*TEXT*.
"""
Those positions increase the likelihood of a debt limit breach, one that could result in the United States defaulting on its debt for the first time.
To avoid that, the White House is increasingly counting on a coalition of bipartisan support to bypass Republican leadership in the House and lift the debt limit.
That group includes the entire Democratic caucus in the House and Senate, plus a handful of Republicans needed to pass bills in both chambers. Such a coalition could employ a rare tactic in the House, called a discharge petition, to force a floor vote on raising the limit. But the move would take weeks or even months to produce a bill that Mr. Biden could sign into law, which could threaten default if lawmakers misjudge the date when Treasury can no longer pay the nation’s bills.
The closer the country gets to a potential default, the more damage the economy is likely to incur. Brinkmanship between congressional Republicans and President Barack Obama in 2011 resulted in higher borrowing costs for businesses and home buyers, along with plunges in stock markets and consumer confidence. An actual default could shock the economy into recession, as many government bills went unpaid, and saddle the nation with significantly higher borrowing costs for years to come.
"""
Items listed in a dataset
"""
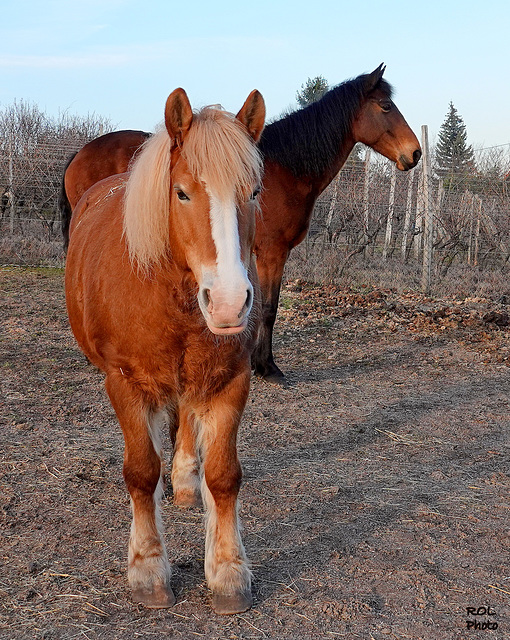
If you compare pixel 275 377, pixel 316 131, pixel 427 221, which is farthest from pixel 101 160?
pixel 427 221

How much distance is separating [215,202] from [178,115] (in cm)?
40

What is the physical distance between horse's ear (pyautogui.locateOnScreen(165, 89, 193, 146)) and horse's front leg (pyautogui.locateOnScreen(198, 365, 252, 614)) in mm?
936

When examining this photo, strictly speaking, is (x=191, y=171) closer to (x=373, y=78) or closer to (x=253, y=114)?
(x=253, y=114)

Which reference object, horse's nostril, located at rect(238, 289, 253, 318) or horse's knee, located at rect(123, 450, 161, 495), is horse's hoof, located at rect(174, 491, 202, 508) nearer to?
horse's knee, located at rect(123, 450, 161, 495)

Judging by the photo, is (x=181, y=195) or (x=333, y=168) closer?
(x=181, y=195)

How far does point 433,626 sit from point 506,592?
1.37 ft

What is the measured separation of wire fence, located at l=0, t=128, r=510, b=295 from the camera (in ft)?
38.6

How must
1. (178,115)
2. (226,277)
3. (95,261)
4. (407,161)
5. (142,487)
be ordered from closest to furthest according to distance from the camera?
(226,277) < (178,115) < (142,487) < (95,261) < (407,161)

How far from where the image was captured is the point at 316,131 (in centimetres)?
576

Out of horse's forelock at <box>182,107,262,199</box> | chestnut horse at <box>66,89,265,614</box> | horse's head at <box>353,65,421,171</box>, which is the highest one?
horse's head at <box>353,65,421,171</box>

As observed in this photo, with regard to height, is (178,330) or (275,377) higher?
(178,330)

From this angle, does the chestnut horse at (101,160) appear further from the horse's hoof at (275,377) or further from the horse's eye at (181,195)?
the horse's eye at (181,195)

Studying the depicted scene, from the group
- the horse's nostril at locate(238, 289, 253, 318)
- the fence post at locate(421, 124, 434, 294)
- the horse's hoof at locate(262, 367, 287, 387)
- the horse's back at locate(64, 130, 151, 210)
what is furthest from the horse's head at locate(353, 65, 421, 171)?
the horse's nostril at locate(238, 289, 253, 318)

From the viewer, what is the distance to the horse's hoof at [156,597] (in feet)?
7.64
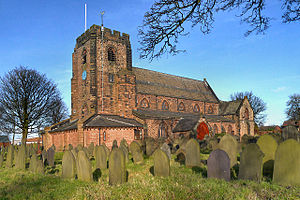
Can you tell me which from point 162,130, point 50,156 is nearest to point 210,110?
point 162,130

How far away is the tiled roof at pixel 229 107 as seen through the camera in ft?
132

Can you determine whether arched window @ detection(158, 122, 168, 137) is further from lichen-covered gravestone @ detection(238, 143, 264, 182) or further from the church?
lichen-covered gravestone @ detection(238, 143, 264, 182)

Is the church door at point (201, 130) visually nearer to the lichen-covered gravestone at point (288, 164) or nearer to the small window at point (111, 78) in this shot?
the small window at point (111, 78)

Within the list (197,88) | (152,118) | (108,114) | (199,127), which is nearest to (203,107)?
(197,88)

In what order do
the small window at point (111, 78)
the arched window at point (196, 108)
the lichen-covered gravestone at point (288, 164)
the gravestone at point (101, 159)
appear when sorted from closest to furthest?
the lichen-covered gravestone at point (288, 164) < the gravestone at point (101, 159) < the small window at point (111, 78) < the arched window at point (196, 108)

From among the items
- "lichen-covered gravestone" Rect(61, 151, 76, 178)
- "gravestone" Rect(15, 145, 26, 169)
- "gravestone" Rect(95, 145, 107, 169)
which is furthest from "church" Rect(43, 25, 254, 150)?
"lichen-covered gravestone" Rect(61, 151, 76, 178)

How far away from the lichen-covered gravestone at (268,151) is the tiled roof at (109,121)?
1688 centimetres

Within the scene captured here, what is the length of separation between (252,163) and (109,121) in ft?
61.9

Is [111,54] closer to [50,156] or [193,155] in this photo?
[50,156]

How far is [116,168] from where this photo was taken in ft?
24.8

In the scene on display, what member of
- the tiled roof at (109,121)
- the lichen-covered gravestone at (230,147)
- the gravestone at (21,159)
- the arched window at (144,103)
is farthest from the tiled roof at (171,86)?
the lichen-covered gravestone at (230,147)

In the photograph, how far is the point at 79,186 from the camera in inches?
286

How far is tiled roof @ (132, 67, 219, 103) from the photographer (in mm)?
33019

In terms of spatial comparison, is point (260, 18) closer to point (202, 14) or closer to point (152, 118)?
point (202, 14)
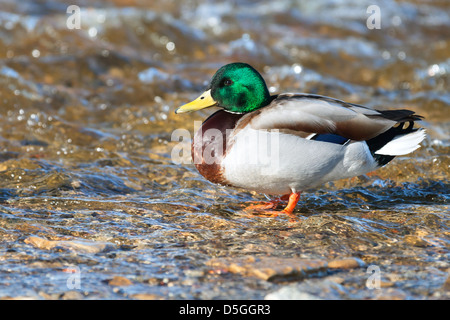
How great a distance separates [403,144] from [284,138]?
3.43ft

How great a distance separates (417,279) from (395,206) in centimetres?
151

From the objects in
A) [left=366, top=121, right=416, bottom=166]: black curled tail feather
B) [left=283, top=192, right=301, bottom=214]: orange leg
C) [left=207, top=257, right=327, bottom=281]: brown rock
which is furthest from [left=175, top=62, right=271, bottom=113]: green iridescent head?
[left=207, top=257, right=327, bottom=281]: brown rock

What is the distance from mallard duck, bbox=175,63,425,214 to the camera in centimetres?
428

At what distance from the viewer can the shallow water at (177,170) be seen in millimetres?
3459

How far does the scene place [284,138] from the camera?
429cm

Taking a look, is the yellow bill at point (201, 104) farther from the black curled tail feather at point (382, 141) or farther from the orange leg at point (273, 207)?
the black curled tail feather at point (382, 141)

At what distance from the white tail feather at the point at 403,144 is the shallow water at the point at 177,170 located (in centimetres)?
47

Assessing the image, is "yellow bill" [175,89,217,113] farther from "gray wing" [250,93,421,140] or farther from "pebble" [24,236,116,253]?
"pebble" [24,236,116,253]

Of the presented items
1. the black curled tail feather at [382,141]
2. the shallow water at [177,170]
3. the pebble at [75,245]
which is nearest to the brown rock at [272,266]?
the shallow water at [177,170]

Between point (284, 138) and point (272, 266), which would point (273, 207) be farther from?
point (272, 266)

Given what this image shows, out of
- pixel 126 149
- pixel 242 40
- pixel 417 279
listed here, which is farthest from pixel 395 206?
pixel 242 40

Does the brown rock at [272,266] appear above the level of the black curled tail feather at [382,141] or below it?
below

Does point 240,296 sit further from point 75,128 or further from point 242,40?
point 242,40
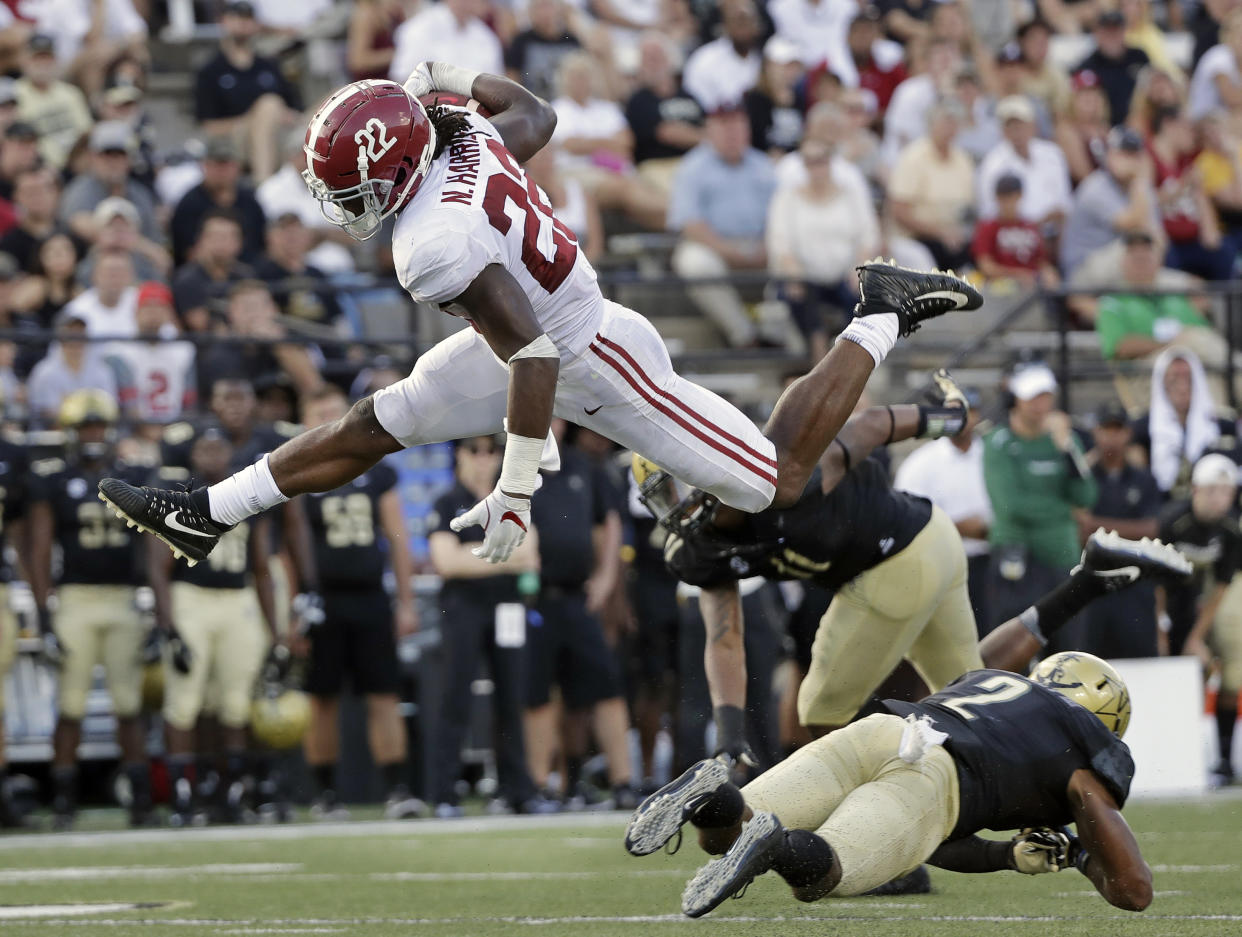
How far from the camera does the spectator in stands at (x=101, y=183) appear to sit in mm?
11422

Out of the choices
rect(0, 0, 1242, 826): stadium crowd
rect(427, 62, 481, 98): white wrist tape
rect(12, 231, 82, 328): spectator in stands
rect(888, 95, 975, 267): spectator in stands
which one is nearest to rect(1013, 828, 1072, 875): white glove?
rect(427, 62, 481, 98): white wrist tape

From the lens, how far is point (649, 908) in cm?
598

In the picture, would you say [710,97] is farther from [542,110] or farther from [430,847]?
[542,110]

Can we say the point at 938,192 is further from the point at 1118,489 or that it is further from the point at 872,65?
the point at 1118,489

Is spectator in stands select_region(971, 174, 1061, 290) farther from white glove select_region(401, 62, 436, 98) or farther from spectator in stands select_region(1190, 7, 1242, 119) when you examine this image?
white glove select_region(401, 62, 436, 98)

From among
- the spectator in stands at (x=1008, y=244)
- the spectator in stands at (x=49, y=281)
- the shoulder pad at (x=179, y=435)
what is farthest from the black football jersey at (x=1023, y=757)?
the spectator in stands at (x=1008, y=244)

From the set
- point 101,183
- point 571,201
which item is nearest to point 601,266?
point 571,201

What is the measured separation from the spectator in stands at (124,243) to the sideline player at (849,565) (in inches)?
218

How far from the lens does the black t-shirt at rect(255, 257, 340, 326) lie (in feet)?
37.5

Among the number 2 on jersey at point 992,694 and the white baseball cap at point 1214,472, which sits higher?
the number 2 on jersey at point 992,694

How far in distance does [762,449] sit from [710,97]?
8140 mm

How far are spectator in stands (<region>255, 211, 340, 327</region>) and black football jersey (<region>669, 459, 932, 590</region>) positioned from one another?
546cm

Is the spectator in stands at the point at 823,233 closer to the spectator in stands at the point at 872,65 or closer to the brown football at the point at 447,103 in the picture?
the spectator in stands at the point at 872,65

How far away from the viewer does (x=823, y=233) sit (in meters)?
11.9
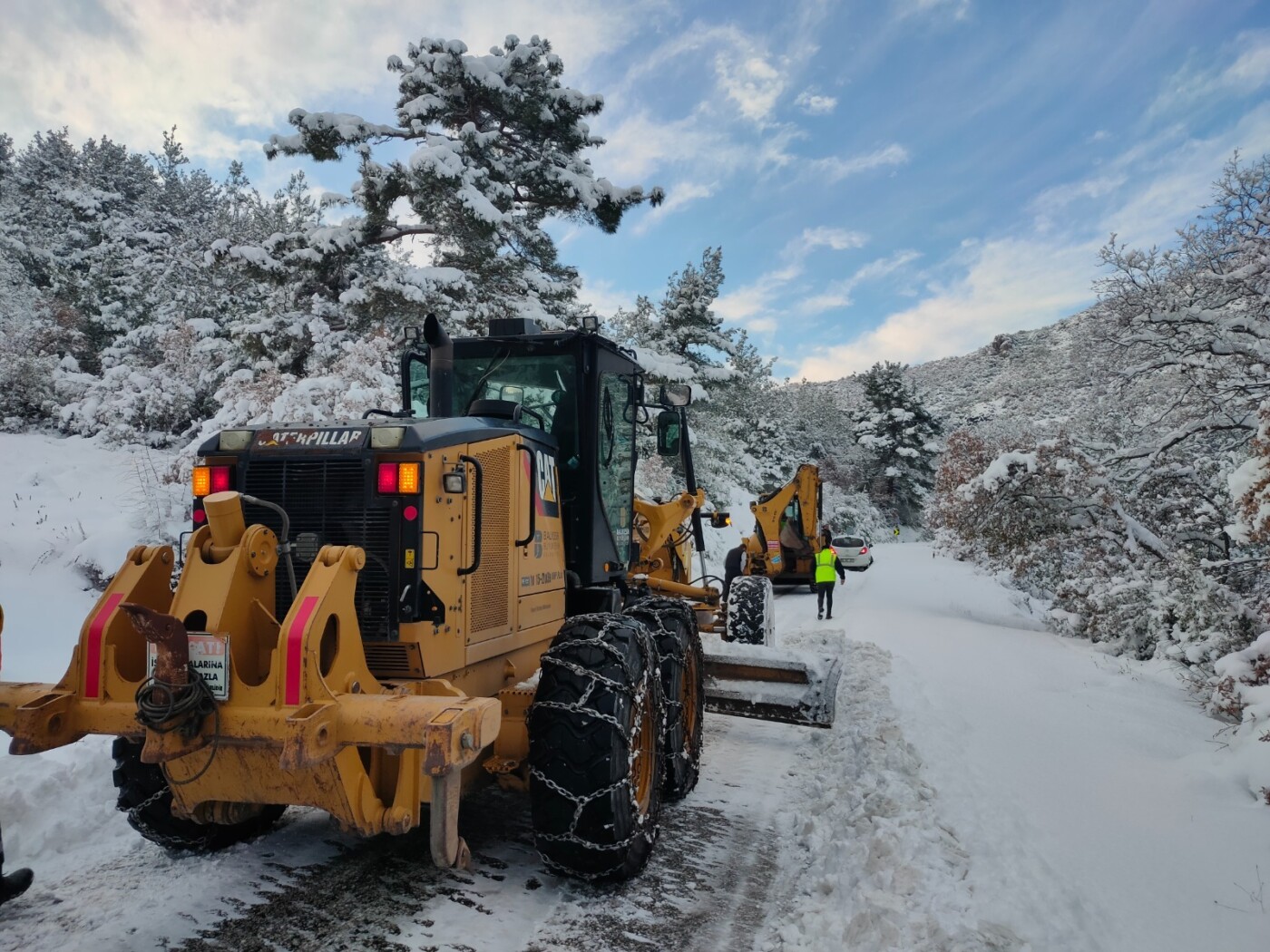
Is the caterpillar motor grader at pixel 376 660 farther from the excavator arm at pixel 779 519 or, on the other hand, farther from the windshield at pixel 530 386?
the excavator arm at pixel 779 519

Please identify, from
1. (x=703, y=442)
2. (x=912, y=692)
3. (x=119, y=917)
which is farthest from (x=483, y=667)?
(x=703, y=442)

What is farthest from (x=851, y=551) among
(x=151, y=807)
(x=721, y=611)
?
(x=151, y=807)

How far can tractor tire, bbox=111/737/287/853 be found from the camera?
146 inches

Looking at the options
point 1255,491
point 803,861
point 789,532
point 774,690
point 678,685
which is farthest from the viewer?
point 789,532

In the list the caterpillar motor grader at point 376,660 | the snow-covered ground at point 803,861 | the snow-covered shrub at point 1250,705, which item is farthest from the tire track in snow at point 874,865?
the snow-covered shrub at point 1250,705

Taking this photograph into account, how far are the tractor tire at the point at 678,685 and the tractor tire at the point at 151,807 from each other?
7.83ft

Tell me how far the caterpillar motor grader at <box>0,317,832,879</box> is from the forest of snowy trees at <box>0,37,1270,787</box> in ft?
15.6

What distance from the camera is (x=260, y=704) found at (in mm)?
2836

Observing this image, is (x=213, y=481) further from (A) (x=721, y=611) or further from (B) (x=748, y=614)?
(A) (x=721, y=611)

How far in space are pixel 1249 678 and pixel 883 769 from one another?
3280 millimetres

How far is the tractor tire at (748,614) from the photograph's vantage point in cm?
842

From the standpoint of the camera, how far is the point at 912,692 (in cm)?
809

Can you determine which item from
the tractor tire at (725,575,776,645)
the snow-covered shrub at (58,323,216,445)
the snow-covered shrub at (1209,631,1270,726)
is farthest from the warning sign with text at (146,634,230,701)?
the snow-covered shrub at (58,323,216,445)

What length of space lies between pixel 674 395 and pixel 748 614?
3.23 m
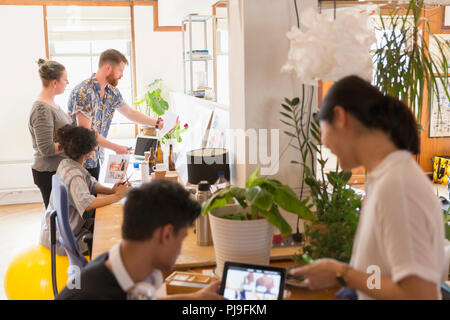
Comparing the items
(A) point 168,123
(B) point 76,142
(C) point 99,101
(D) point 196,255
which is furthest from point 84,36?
(D) point 196,255

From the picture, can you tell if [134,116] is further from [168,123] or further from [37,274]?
[37,274]

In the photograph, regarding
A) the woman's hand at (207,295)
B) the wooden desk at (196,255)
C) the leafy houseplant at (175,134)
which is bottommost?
the wooden desk at (196,255)

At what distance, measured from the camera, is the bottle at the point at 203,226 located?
2062mm

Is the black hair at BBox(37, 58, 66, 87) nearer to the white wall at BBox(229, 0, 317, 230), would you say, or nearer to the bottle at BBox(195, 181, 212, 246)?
the white wall at BBox(229, 0, 317, 230)

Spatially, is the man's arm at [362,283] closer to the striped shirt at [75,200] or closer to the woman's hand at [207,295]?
the woman's hand at [207,295]

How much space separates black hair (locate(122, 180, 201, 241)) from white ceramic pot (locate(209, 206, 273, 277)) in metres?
0.43

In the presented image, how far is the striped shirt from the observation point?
2645mm

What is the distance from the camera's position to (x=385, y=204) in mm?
1077

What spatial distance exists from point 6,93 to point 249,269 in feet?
18.5

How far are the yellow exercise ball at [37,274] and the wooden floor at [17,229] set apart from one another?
1003mm

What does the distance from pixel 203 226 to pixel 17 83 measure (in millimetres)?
5053

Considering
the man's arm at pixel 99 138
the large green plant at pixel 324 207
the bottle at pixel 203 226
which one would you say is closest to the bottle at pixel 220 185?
the bottle at pixel 203 226

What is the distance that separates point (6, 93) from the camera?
6160mm

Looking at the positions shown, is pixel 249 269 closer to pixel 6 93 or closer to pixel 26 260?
pixel 26 260
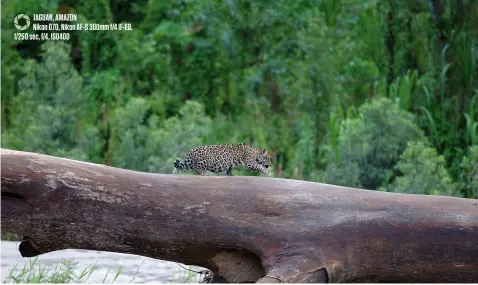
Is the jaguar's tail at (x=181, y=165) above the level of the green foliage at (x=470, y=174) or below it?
above

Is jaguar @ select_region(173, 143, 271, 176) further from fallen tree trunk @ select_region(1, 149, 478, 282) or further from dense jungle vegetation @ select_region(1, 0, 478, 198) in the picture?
dense jungle vegetation @ select_region(1, 0, 478, 198)

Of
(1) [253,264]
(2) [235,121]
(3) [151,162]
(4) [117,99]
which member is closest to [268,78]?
(2) [235,121]

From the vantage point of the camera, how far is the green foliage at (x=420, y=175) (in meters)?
5.89

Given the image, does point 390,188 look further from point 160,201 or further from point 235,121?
point 160,201

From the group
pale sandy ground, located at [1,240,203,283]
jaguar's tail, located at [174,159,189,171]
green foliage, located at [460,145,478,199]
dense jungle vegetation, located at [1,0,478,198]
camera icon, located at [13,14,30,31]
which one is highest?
camera icon, located at [13,14,30,31]

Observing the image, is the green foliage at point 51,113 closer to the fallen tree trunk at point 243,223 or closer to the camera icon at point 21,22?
the camera icon at point 21,22

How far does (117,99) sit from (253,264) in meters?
4.54

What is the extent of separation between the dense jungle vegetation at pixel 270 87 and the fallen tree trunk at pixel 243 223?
2.41 m

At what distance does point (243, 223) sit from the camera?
341 cm

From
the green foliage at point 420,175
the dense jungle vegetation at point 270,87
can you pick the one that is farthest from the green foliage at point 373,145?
the green foliage at point 420,175

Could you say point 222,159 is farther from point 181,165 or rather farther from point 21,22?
point 21,22

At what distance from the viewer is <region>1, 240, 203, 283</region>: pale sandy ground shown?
4906 mm

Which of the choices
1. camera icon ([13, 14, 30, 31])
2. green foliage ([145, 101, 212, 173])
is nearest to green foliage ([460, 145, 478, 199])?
green foliage ([145, 101, 212, 173])

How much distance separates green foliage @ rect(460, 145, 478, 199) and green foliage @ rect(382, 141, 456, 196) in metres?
0.27
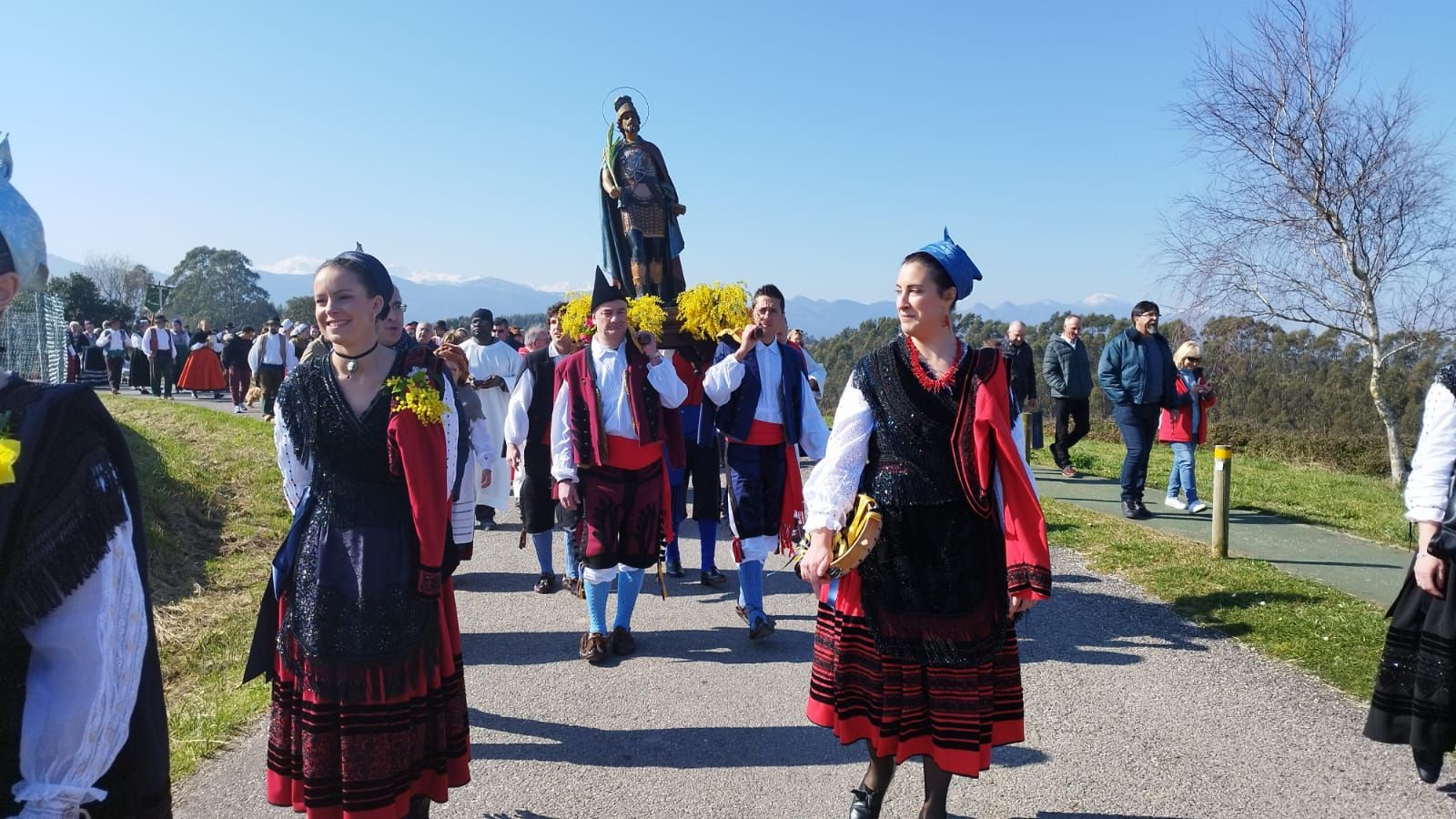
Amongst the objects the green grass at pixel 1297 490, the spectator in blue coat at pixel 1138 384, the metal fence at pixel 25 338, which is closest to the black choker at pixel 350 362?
the metal fence at pixel 25 338

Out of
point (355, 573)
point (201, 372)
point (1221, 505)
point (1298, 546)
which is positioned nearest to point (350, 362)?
point (355, 573)

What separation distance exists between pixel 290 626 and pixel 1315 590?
253 inches

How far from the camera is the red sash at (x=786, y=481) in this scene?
5.77 meters

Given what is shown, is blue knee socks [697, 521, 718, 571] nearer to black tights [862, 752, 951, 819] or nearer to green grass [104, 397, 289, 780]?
green grass [104, 397, 289, 780]

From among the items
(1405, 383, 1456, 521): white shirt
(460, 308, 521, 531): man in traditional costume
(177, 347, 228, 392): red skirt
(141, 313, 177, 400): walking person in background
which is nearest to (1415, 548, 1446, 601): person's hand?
(1405, 383, 1456, 521): white shirt

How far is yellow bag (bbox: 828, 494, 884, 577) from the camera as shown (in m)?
3.13

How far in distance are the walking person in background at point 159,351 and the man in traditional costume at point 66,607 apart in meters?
22.9

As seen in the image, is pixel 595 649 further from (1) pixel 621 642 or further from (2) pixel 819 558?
(2) pixel 819 558

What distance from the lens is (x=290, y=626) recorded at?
2.99 meters

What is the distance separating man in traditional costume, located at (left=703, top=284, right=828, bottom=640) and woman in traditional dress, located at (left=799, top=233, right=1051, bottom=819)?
7.67 feet

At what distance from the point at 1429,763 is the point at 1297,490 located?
28.9ft

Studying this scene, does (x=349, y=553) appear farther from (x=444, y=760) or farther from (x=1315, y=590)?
(x=1315, y=590)

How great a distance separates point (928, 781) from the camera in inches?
127

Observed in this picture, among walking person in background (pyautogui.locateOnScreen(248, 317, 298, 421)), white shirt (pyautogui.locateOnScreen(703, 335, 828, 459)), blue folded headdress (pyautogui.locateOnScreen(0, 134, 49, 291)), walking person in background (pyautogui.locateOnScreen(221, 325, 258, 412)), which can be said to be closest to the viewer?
blue folded headdress (pyautogui.locateOnScreen(0, 134, 49, 291))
"""
*WHAT YOU NEED TO DO*.
1 > According to the debt limit passage, what did the 2011 brinkmanship between congressional Republicans and President Barack Obama result in? List each result separately.
2 > Please output the debt limit passage starting with "Those positions increase" and going on through "the debt limit.".

*TASK-BY-TASK RESULTS*.
1 >
- Higher borrowing costs for businesses and home buyers
- Plunges in stock markets
- Plunges in consumer confidence

2 >
Those positions increase the likelihood of a debt limit breach, one that could result in the United States defaulting on its debt for the first time.
To avoid that, the White House is increasingly counting on a coalition of bipartisan support to bypass Republican leadership in the House and lift the debt limit.